The Renewable Energy Laboratory provides hands-on education and research opportunities in the fields of sustainable energy generation, storage, and management. The laboratory infrastructure integrates solar and wind energy systems, energy storage technologies, and smart energy management solutions within a unified platform. This holistic approach enables students to analyze not only energy generation but also the entire production–consumption–storage–grid interaction cycle at the system level.
The laboratory includes a 5 kW photovoltaic (PV) system operating together with 5 kW and 10 kW solar inverters. Through the implementation of Maximum Power Point Tracking (MPPT) systems, students can experimentally study maximum power point tracking principles and performance optimization. Real-time generation and consumption data are monitored through bidirectional meters, energy analyzers, and data loggers, allowing detailed performance evaluation and system analysis. In addition, a 1.5 kW wind turbine and wind generator systems enable the creation of hybrid energy scenarios, where solar and wind resources operate together within simulated microgrid applications.

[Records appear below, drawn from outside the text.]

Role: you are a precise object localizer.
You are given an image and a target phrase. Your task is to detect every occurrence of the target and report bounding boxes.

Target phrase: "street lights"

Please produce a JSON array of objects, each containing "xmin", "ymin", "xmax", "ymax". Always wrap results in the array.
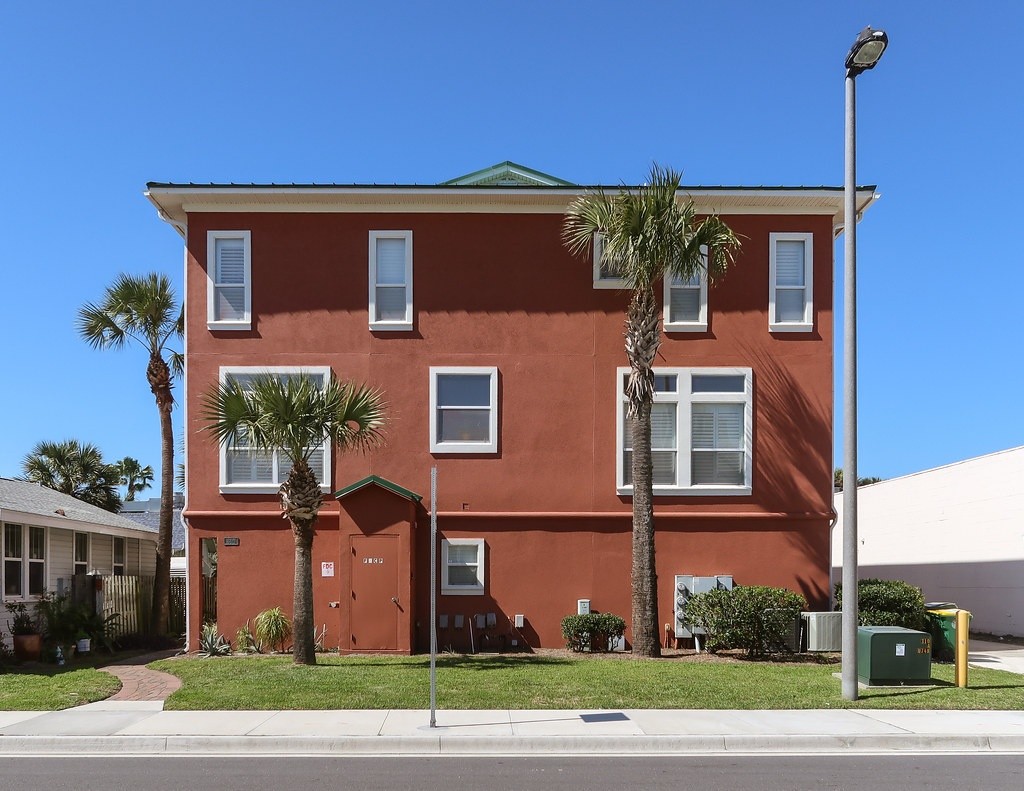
[{"xmin": 842, "ymin": 23, "xmax": 890, "ymax": 702}]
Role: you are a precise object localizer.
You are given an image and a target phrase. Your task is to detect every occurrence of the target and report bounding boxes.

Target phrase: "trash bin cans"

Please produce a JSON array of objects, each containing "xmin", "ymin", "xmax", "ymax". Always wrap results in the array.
[
  {"xmin": 926, "ymin": 609, "xmax": 973, "ymax": 664},
  {"xmin": 924, "ymin": 602, "xmax": 958, "ymax": 661}
]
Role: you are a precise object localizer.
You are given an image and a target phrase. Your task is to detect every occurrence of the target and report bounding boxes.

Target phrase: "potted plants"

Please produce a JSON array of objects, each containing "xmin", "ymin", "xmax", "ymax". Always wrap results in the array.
[{"xmin": 5, "ymin": 586, "xmax": 121, "ymax": 667}]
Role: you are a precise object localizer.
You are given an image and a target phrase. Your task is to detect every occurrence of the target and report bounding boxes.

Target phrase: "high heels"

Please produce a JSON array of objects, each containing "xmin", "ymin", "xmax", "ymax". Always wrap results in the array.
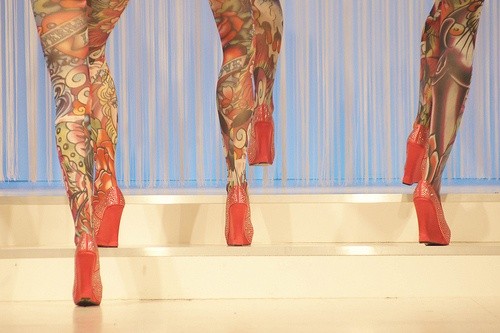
[
  {"xmin": 413, "ymin": 180, "xmax": 451, "ymax": 246},
  {"xmin": 401, "ymin": 123, "xmax": 429, "ymax": 185},
  {"xmin": 225, "ymin": 181, "xmax": 254, "ymax": 246},
  {"xmin": 247, "ymin": 105, "xmax": 275, "ymax": 166},
  {"xmin": 73, "ymin": 234, "xmax": 102, "ymax": 306},
  {"xmin": 93, "ymin": 187, "xmax": 125, "ymax": 247}
]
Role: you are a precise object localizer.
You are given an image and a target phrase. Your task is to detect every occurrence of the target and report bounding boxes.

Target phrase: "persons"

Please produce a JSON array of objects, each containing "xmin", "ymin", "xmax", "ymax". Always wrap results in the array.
[
  {"xmin": 30, "ymin": 0, "xmax": 132, "ymax": 306},
  {"xmin": 209, "ymin": 0, "xmax": 284, "ymax": 246},
  {"xmin": 401, "ymin": 0, "xmax": 484, "ymax": 247}
]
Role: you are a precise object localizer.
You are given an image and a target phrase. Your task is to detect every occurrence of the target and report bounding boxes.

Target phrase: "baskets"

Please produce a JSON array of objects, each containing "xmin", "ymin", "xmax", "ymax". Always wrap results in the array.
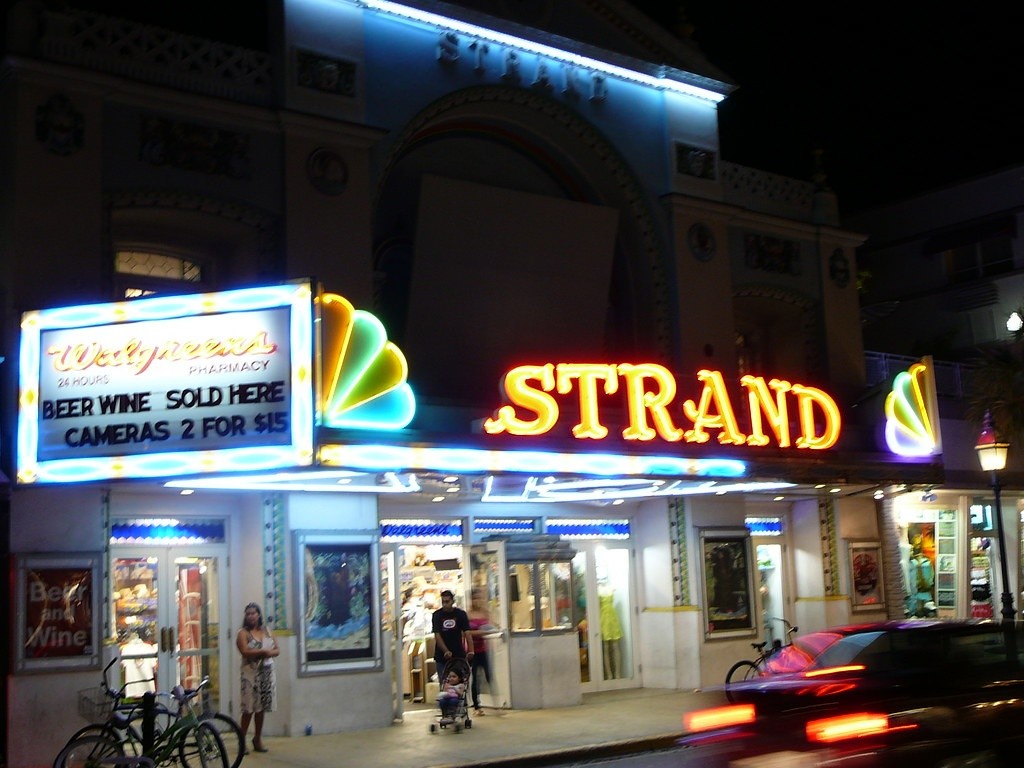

Energy storage batteries and a smart home energy management system are used to optimize energy flows and to test scenarios such as load management, demand-side participation, and peak load balancing. The laboratory also includes home automation systems, smart household appliances, white goods, and Wi-Fi–based smart plugs, enabling real-time energy consumption monitoring and analysis of how user behavior affects energy efficiency. Through the use of developer boards, students develop IoT-based energy monitoring and control projects, gaining practical experience in system integration.
With the integration of electric vehicles and charging station infrastructure, students can study grid–vehicle interaction, load profile analysis, and charging strategies. Within this framework, Vehicle-to-Grid (V2G) and smart charging scenarios can be simulated. The laboratory also includes a 3D printer, which supports the rapid prototyping of energy system components and allows testing of mechanical design–energy integration processes.
The Renewable Energy Laboratory aims not only to familiarize students with solar and wind energy systems but also to train future engineers capable of designing intelligent, data-driven, and integrated energy systems. This infrastructure enables students to learn sustainable energy technologies through real-world application scenarios and supports the development of innovative solutions for the energy systems of the future.